A cutting-edge artificial intelligence-generated artwork exploring the themes of culture and identity has scooped the seventh edition of The Graduate Art Prize, following this year’s search to find the nation’s most exciting graduate artists.

Leung was named this year’s winner at a private viewing event, hosted at The Graduate Art Prize sponsor Herbert Smith Freehills’ London HQ, which saw all 22 shortlisted entries exhibited. Over 150 attendees, including corporate collectors, art patrons, journalists and buyers, were in attendance.

‘Interpreter IV’ Betty Leung

A twisting, contorted representation of Leung’s identity, Interpreter IV comprises of images generated using a style-transfer AI powered tool printed onto fabric; the AI tool works by taking two existing images and combines them to generate the third new printed image.

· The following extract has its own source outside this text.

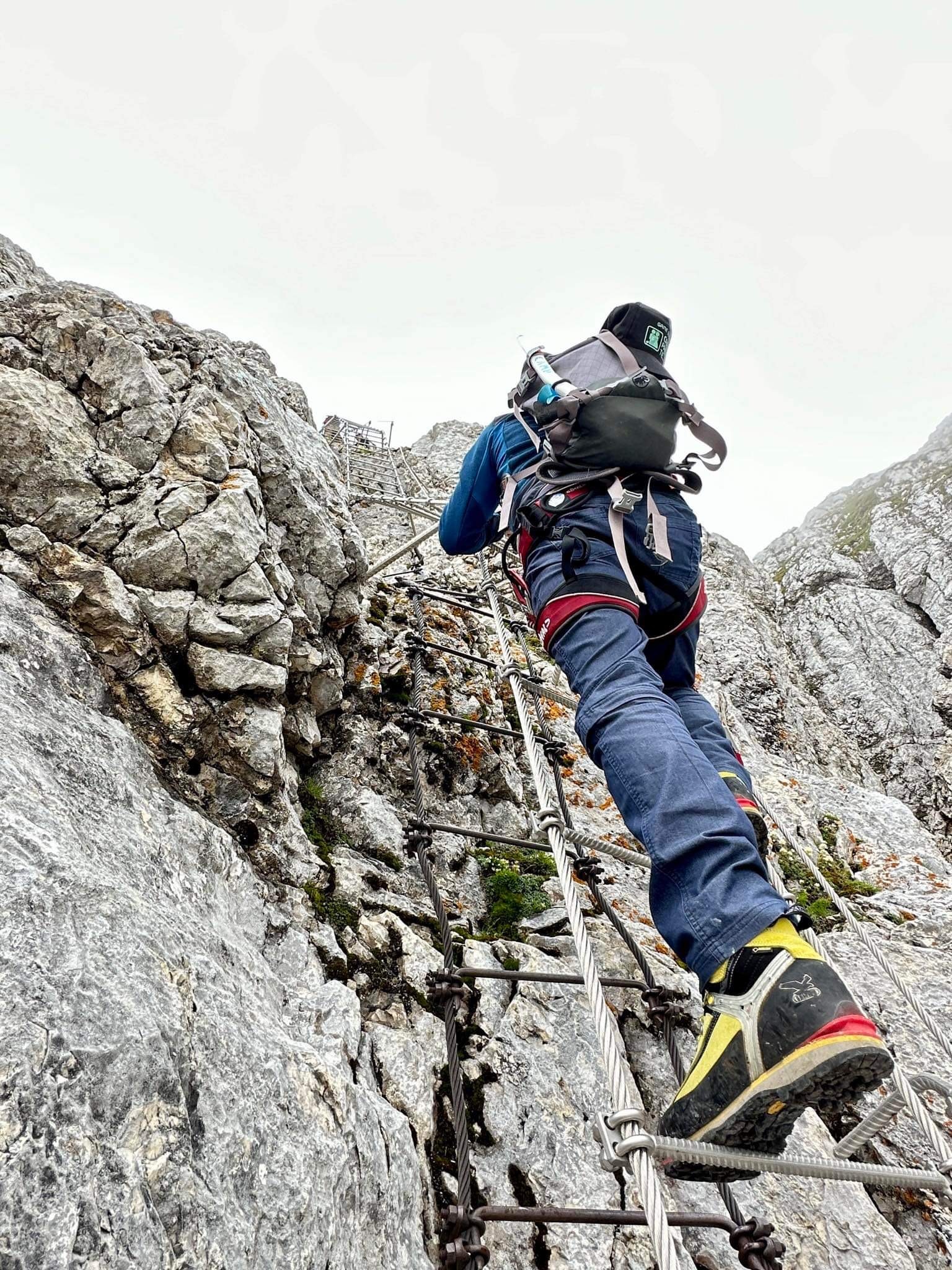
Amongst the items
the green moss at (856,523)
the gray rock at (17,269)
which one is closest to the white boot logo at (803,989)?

Through the piece, Leung – a Chinese-born émigré who emigrated to first Australia and then Britain – seeks to highlight the interconnected themes of human behaviour, personality traits, culture and the story of the self.

(L-R) ARTIQ CEO, Patrick McCrae, GAP19 Winner, Betty Leung, HSF Partner, John Corrie

Alice Kelly, a BA Textile Design graduate of Chelsea College of Arts, secured the runner up place with The Dorothy Rug – a luminous, textured yarn rug inspired by her grandmother and constructed with a tufting gun.

As the winner, Leung has signed with ARTIQ and received a £2,000 cash prize courtesy of sponsor Herbert Smith Freehills, a £500 art materials voucher courtesy of art materials supplier GreatArt and 10 hours of mentorship from ARTIQ experts. By signing with ARTIQ, Leung’s work will be represented to ARTIQ’s client-base of international corporates, hotels and residential projects. As runner up, Kelly has been awarded a £500 art materials voucher as well as the opportunity to also sign with the consultancy.

Guests enjoying artwork. Photography by Tess Mickleburgh

Established in 2013, The Graduate Art Prize – which is designed to offer much-needed support for artists at the beginning of their careers – is open to all final year students on BA and MA degree courses at British art colleges or universities. The twenty-six shortlisted pieces were considered by a panel of judges from ARTIQ and sponsor Herbert Smith Freehills.

Patrick McCrae, founder of ARTIQ, said:

“We are delighted to be hosting The Graduate Art Prize again this year as ARTIQ continue to contribute to a sustainable arts economy and the connection of arts and business. It is fantastic to be partnering with Herbert Smith Freehills for the 7th year running and a big congratulations to Betty on her fabulous win.”

The Graduate Art Prize will return for its eighth year in 2020. Keep those eyes peeled!